The effect of dopamine on striatopallidal to striatonigral pairs was tested in seven EGFP+/− and three EGFP+/RL connections. The control IPSC amplitude of 48 ± 15 pA (range, 6.6–107 pA) in EGFP+/− pairs was reduced by bath application of 30 μm dopamine to 18 ± 6 pA (range, 1–44 pA), representing on average a reduction to 31.7 ± 4% of control (Fig. 7). The reduction was statistically significant for each pair (Mann–Whitney U test, p < 0.03). Statistically significant reversal of the effect of dopamine was obtained with coapplication of sulpiride, which returned the IPSC amplitude to 100 ± 31% of control (Mann–Whitney U test, p < 0.031) (Fig. 7C). We also tested the effect of dopamine on transmission at the EGFP+/RL pairs (Fig. 7). The control IPSC amplitude of 21 ± 11 pA (range, 10–44 pA; n = 3) was reduced to 4 ± 1 pA (range, 3.5–5.6 pA; n = 3), representing, on average, a reduction to 33 ± 14% of control (Fig. 7A–C). The reduction was statistically significant for each pair (Mann–Whitney U test, p < 0.014). The effect of dopamine was reversed by coapplication of sulpiride to 27 ± 9 pA (range, 18 ± 36 pA), or 128 ± 30% of control, which was not significantly different from control (Mann–Whitney U test, p > 0.34) (Fig. 7).

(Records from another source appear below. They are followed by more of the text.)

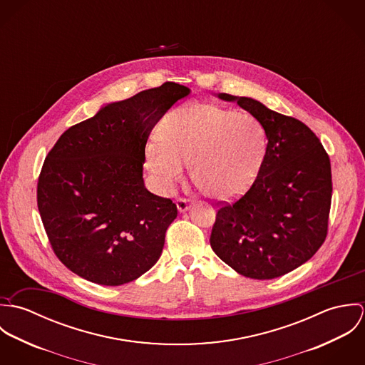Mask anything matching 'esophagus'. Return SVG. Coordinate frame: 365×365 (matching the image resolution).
<instances>
[{"instance_id": "34e87169", "label": "esophagus", "mask_w": 365, "mask_h": 365, "mask_svg": "<svg viewBox=\"0 0 365 365\" xmlns=\"http://www.w3.org/2000/svg\"><path fill=\"white\" fill-rule=\"evenodd\" d=\"M190 201L187 200V198H178L177 200V208L180 212H184V210H187V209L190 208Z\"/></svg>"}]
</instances>
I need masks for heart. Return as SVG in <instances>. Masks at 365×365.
<instances>
[{
	"label": "heart",
	"mask_w": 365,
	"mask_h": 365,
	"mask_svg": "<svg viewBox=\"0 0 365 365\" xmlns=\"http://www.w3.org/2000/svg\"><path fill=\"white\" fill-rule=\"evenodd\" d=\"M160 139L149 143L150 168L167 181L182 175V163L197 188L208 198L226 201L255 181L265 155V132L247 112L195 103L168 113Z\"/></svg>",
	"instance_id": "b5f03b06"
}]
</instances>
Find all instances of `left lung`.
I'll use <instances>...</instances> for the list:
<instances>
[{"instance_id": "obj_1", "label": "left lung", "mask_w": 365, "mask_h": 365, "mask_svg": "<svg viewBox=\"0 0 365 365\" xmlns=\"http://www.w3.org/2000/svg\"><path fill=\"white\" fill-rule=\"evenodd\" d=\"M219 98L250 112L268 142L252 187L239 200L217 204L212 250L245 277H281L309 260L326 240L333 191L330 158L304 122L253 98Z\"/></svg>"}]
</instances>
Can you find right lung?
Here are the masks:
<instances>
[{
  "instance_id": "1",
  "label": "right lung",
  "mask_w": 365,
  "mask_h": 365,
  "mask_svg": "<svg viewBox=\"0 0 365 365\" xmlns=\"http://www.w3.org/2000/svg\"><path fill=\"white\" fill-rule=\"evenodd\" d=\"M190 88L167 81L68 128L45 158L38 209L53 253L81 278L130 282L156 264L177 205L145 188L157 120Z\"/></svg>"
}]
</instances>
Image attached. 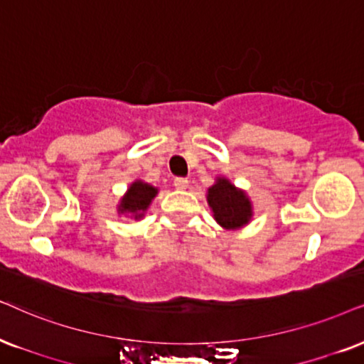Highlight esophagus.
Masks as SVG:
<instances>
[{"instance_id": "esophagus-1", "label": "esophagus", "mask_w": 364, "mask_h": 364, "mask_svg": "<svg viewBox=\"0 0 364 364\" xmlns=\"http://www.w3.org/2000/svg\"><path fill=\"white\" fill-rule=\"evenodd\" d=\"M188 183H190V181H188L186 178H176V179H174L173 185H174V188H176V190H186Z\"/></svg>"}]
</instances>
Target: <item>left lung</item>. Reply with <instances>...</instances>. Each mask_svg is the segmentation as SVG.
Instances as JSON below:
<instances>
[{"instance_id":"left-lung-1","label":"left lung","mask_w":364,"mask_h":364,"mask_svg":"<svg viewBox=\"0 0 364 364\" xmlns=\"http://www.w3.org/2000/svg\"><path fill=\"white\" fill-rule=\"evenodd\" d=\"M216 223L225 230H238L250 222L252 201L243 190H238L227 178H216L206 195Z\"/></svg>"}]
</instances>
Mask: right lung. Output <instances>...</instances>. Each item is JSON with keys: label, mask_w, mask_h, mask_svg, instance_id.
<instances>
[{"label": "right lung", "mask_w": 364, "mask_h": 364, "mask_svg": "<svg viewBox=\"0 0 364 364\" xmlns=\"http://www.w3.org/2000/svg\"><path fill=\"white\" fill-rule=\"evenodd\" d=\"M158 195V188L151 186L149 183L136 179L131 186L127 188L126 195L121 198V203L117 206V211L121 215H129L131 218L139 220L144 216L146 210L149 208L151 201Z\"/></svg>", "instance_id": "add662e5"}]
</instances>
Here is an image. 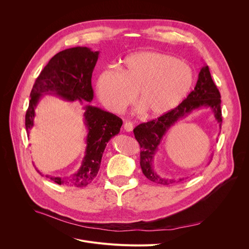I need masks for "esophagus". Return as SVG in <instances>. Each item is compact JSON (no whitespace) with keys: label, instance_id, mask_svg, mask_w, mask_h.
<instances>
[{"label":"esophagus","instance_id":"obj_1","mask_svg":"<svg viewBox=\"0 0 249 249\" xmlns=\"http://www.w3.org/2000/svg\"><path fill=\"white\" fill-rule=\"evenodd\" d=\"M123 127H124V130L127 132H131L133 130V124L131 122H125Z\"/></svg>","mask_w":249,"mask_h":249}]
</instances>
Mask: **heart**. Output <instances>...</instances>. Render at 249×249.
Returning a JSON list of instances; mask_svg holds the SVG:
<instances>
[{"label":"heart","mask_w":249,"mask_h":249,"mask_svg":"<svg viewBox=\"0 0 249 249\" xmlns=\"http://www.w3.org/2000/svg\"><path fill=\"white\" fill-rule=\"evenodd\" d=\"M193 84L190 66L173 56L154 52H139L124 59L119 71L107 69L98 76L96 92L102 105L120 113L136 94L139 111L151 118L175 109L189 93Z\"/></svg>","instance_id":"1"}]
</instances>
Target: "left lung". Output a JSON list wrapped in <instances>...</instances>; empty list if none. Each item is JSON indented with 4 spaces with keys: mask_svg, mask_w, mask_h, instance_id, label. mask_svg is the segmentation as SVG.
<instances>
[{
    "mask_svg": "<svg viewBox=\"0 0 249 249\" xmlns=\"http://www.w3.org/2000/svg\"><path fill=\"white\" fill-rule=\"evenodd\" d=\"M220 93L214 84L209 66L201 67L196 87L188 97L167 114L153 119L149 122L139 124L133 130L135 138L140 145V166L145 177L151 182L159 185H170L176 182L174 178L160 177L153 168V160L161 141L168 130L180 118L186 117L196 109L205 107L212 108L215 120L221 128L222 116L220 109ZM179 178L178 182H182Z\"/></svg>",
    "mask_w": 249,
    "mask_h": 249,
    "instance_id": "obj_1",
    "label": "left lung"
}]
</instances>
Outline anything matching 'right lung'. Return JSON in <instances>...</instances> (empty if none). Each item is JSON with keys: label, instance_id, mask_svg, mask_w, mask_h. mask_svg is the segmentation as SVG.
Wrapping results in <instances>:
<instances>
[{"label": "right lung", "instance_id": "1", "mask_svg": "<svg viewBox=\"0 0 249 249\" xmlns=\"http://www.w3.org/2000/svg\"><path fill=\"white\" fill-rule=\"evenodd\" d=\"M98 54L99 52H92L86 47H76L64 50L52 57L37 76L31 91L26 113L28 135L34 126L35 108L43 94L53 93L64 100H78L83 104L91 102V77ZM83 108L84 123L88 130L85 156L80 169L74 175L66 178L47 176L58 185L83 188L91 184L98 174L108 141L119 133L123 123L118 116L98 107L86 105Z\"/></svg>", "mask_w": 249, "mask_h": 249}]
</instances>
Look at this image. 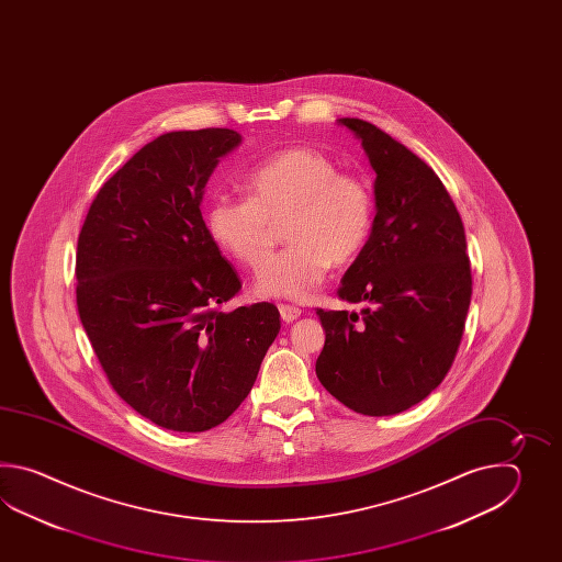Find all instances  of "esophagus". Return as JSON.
I'll return each mask as SVG.
<instances>
[{"label": "esophagus", "instance_id": "34e87169", "mask_svg": "<svg viewBox=\"0 0 562 562\" xmlns=\"http://www.w3.org/2000/svg\"><path fill=\"white\" fill-rule=\"evenodd\" d=\"M279 313H281V319L286 323L295 322L301 317V310L295 305H279Z\"/></svg>", "mask_w": 562, "mask_h": 562}]
</instances>
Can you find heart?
<instances>
[{
	"label": "heart",
	"mask_w": 562,
	"mask_h": 562,
	"mask_svg": "<svg viewBox=\"0 0 562 562\" xmlns=\"http://www.w3.org/2000/svg\"><path fill=\"white\" fill-rule=\"evenodd\" d=\"M337 170L335 160L315 148H285L245 175L249 196L211 199L204 213L211 237L251 269L273 255L277 227L285 223L291 245L261 269L259 293L310 299L331 263H349L366 247L373 227L370 187Z\"/></svg>",
	"instance_id": "1"
}]
</instances>
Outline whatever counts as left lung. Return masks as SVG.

The magnitude of the dopaminergic effect was not different between the two groups, and, for purposes of additional analysis, the data were pooled (Fig. 7C). The locus of action of the drug-induced change was analyzed as described for striatopallidal pairs. The average control failure rate was 55 ± 8%. Dopamine significantly increased the failure rate to 79 ± 6% (143% of control; Wilcoxon's t test, p < 0.009; n = 10). The mean CV (1.59 ± 0.28) was increased to 256% of control (4.08 ± 1.29; Wilcoxon's t test, p < 0.009; n = 10), and the PPR (0.56 ± 0.06) was increased to 200% of control (1.12 ± 0.08; Wilcoxon's t test, p < 0.009). As was the case for axon collateral synapses between striatopallidal neurons, these results demonstrate that the effect of dopamine on collateral synapses of striatopallidal neurons onto striatonigral neurons is predominantly or exclusively presynaptic.

Control experiments using paired recording from SPNs identified with RT-PCR profiling in rat brain slices

The previously described experiments are liable to three potential errors. First, it is possible that the dopaminergic regulation of synaptic transmission is altered in the transgenic animals. Second, the recordings in mice were obtained using 2 mm [Ca2+]e, which, although routinely used in in vitro experiments, is higher than the physiological concentration in vivo (0.9–1.1 mm) (Jones and Keep, 1988a,b), and this difference may significantly alter the quantitative or even qualitative properties of the effect of dopamine. Finally, it is possible that potential rapidly desensitizing effects of dopamine may have been obscured in experiments that used the relatively slow- and long-duration bath application of drugs. To address these concerns, we obtained paired whole-cell recordings from SPNs in slices from young adult rats (38–56 d old) in 1.1–1.2 mm [Ca2+]e and examined the effect of dopamine on synaptic transmission using rapid, local pressure application of dopamine (see Materials and Methods). Rapid drug application was used in all but two of these pairs, in one ENK+/SP to ENK+/SP pair and the SP+/ENK to ENK+/SP pair in which bath application of 30 μm dopamine was used (see below).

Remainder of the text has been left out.